**Directions for this task**
In the records, take the part that opens with the line containing "Which is situated" and closes with the line containing "125 centimetres". Write it out again with "snapshot" replaced by "image" and nothing else altered.
START Data section
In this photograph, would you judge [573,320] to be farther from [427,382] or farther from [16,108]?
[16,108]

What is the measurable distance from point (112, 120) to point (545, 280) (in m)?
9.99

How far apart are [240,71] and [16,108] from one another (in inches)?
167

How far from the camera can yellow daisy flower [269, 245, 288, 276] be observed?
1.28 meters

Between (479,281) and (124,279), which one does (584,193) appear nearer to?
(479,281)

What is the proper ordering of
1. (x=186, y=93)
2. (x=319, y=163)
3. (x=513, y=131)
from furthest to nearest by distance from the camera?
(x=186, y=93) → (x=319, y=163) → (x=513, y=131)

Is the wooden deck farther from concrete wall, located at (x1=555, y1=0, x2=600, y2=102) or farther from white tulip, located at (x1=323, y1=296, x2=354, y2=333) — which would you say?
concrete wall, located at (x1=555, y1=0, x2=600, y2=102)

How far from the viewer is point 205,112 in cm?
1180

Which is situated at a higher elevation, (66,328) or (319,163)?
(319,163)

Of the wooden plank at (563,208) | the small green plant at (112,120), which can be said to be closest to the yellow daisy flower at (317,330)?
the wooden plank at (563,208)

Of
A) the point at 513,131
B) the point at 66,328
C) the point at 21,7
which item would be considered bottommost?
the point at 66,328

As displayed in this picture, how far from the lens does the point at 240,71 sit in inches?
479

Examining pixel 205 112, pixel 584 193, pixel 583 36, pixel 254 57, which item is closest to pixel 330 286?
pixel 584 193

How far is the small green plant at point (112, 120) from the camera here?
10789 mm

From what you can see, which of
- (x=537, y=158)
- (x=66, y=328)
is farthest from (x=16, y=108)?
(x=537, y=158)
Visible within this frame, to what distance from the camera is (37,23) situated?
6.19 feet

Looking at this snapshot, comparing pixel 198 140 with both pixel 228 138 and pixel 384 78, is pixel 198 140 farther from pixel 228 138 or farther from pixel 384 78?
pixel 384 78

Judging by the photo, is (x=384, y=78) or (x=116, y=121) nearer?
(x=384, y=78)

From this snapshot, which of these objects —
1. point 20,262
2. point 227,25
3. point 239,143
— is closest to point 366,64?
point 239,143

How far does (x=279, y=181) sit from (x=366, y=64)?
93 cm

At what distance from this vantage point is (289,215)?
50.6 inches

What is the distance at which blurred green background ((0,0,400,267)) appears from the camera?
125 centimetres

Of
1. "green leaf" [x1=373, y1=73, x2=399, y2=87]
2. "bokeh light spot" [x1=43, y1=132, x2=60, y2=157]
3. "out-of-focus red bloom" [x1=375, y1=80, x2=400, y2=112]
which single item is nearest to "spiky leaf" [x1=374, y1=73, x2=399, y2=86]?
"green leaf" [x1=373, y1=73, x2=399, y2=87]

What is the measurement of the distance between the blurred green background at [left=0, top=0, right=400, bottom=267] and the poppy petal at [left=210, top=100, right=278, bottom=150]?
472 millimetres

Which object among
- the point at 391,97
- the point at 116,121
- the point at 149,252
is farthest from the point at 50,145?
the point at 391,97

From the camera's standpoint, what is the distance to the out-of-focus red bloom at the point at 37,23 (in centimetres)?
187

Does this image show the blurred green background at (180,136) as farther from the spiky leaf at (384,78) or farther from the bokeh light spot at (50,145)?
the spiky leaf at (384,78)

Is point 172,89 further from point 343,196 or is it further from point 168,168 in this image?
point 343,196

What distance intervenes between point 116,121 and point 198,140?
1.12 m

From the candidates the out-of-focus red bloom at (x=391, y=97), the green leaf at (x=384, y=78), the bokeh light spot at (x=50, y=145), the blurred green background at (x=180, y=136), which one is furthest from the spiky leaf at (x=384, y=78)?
END Data section
**Output for this exercise**
Which is situated at a higher elevation, (66,328) or (319,163)?
(319,163)

Of the wooden plank at (563,208) | the small green plant at (112,120), which can be said to be closest to the yellow daisy flower at (317,330)?
the wooden plank at (563,208)

Of
A) the point at 513,131
B) the point at 66,328
C) the point at 21,7
which item would be considered bottommost?
the point at 66,328

As displayed in this picture, how far from the lens does the point at 240,71 sit in inches?
479

Examining pixel 205 112, pixel 584 193, pixel 583 36, pixel 254 57, which item is closest to pixel 330 286?
pixel 584 193

How far is the small green plant at point (112, 120) from the camera here?
10789 mm

From what you can see, which of
- (x=537, y=158)
- (x=66, y=328)
is farthest from (x=16, y=108)?
(x=537, y=158)
Visible within this frame, to what distance from the camera is (37,23) situated?
6.19 feet

Looking at this image, comparing pixel 198 140 with both pixel 228 138 and pixel 384 78, is pixel 198 140 farther from pixel 228 138 or farther from pixel 384 78?
pixel 384 78

Judging by the photo, is (x=384, y=78) or (x=116, y=121) nearer?
(x=384, y=78)

From this image, which of these objects —
1. point 20,262
2. point 227,25
3. point 239,143
— is closest to point 366,64?
point 239,143

How far does (x=279, y=181) sit from (x=366, y=64)?
93 cm

At what distance from this vantage point is (289,215)?
50.6 inches

What is the distance at which blurred green background ((0,0,400,267)) appears from the camera?
125 centimetres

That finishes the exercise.